Dans cette affaire, un requérant suspectant un détournement de clientèle par ses anciens collaborateurs avait saisi le juge des requêtes afin d’obtenir la désignation huissier de justice pour exécuter diverses mesures d’instruction avant dire droit sur le fondement de l’article 145 du Code de procédure civile.

La requête ayant été accueillie par le juge, les requis avaient alors assigné le requérant devant le juge de la rétractation.

Le 24 mai 2019, le Président du Tribunal de Grande Instance de Paris ordonnait la rétractation de l’ordonnance du 14 mars 2019 et l’annulation du procès-verbal du 26 mars 2019.

Il relevait, ainsi, que ni l’ordonnance, ni la requête ne mentionnaient les mots clés sur la base desquelles les mesures d’instruction étaient encadrées. En effet, seules les pièces visées à l’appui de la requête contenaient lesdits mots clés.

Dès lors, en l’absence de notification des pièces, les requis ne pouvaient pas prendre pleinement connaissance de l’étendue des investigations.

Néanmoins, la Cour d’appel de Paris a infirmé l’ordonnance du 24 mai 2019, en considérant que ce motif de rétractation découlait d’une « mauvaise application de la loi ».

La Cour jugeait ainsi que « l’absence de signification des pièces elles-mêmes n’entache pas la régularité de l’ordonnance ni ne porte atteinte au principe du contradictoire tel qu’exigé à ce stade » (CA PARIS 15 janvier 2020).

La Cour de cassation vient de confirmer cette lecture par son arrêt du 14 janvier 2021.

Requête 145 : une dérogation au principe du contradictoire temporaire 

Pour rappel, l’article 145 du CPC autorise toute personne qui envisage d’engager une procédure au fond de requérir des mesures avant dire droit. Cette demande peut être faite ex parte afin de ménager l’effet de surprise, l’huissier instrumentaire ayant pour mission d’appréhender tout document permettant d’établir les faits allégués par le requérant.

Cette puissante dérogation au principe du contradictoire n’est que temporaire et son rétablissement a vocation à intervenir en deux temps.

D’une part, le requis ayant vocation à subir les mesures d’instruction ordonnée pourra engager une procédure de référé rétractation.
★ ★ ★ ★ ★
À faire:
- a) Citez le passage de l'extrait à lire compris entre « La Cour de cassation » et « en deux temps. », ces deux bornes incluses.
- b) D'après l'extrait à lire, par un arrêt de quelle date la Cour de cassation a-t-elle confirmé la lecture retenue par la Cour d'appel de Paris ?

Matériel fourni:
★ ★ ★ ★ ★
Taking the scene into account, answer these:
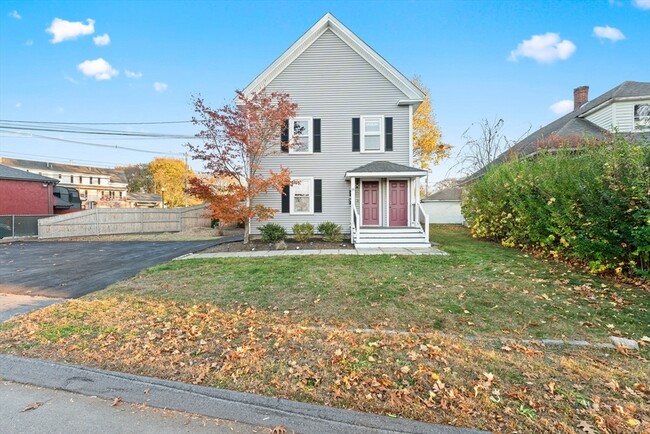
★ ★ ★ ★ ★
Résultats de l'exercice:
- a)
La Cour de cassation vient de confirmer cette lecture par son arrêt du 14 janvier 2021.

Requête 145 : une dérogation au principe du contradictoire temporaire 

Pour rappel, l’article 145 du CPC autorise toute personne qui envisage d’engager une procédure au fond de requérir des mesures avant dire droit. Cette demande peut être faite ex parte afin de ménager l’effet de surprise, l’huissier instrumentaire ayant pour mission d’appréhender tout document permettant d’établir les faits allégués par le requérant.

Cette puissante dérogation au principe du contradictoire n’est que temporaire et son rétablissement a vocation à intervenir en deux temps.

- b) Par son arrêt du 14 janvier 2021.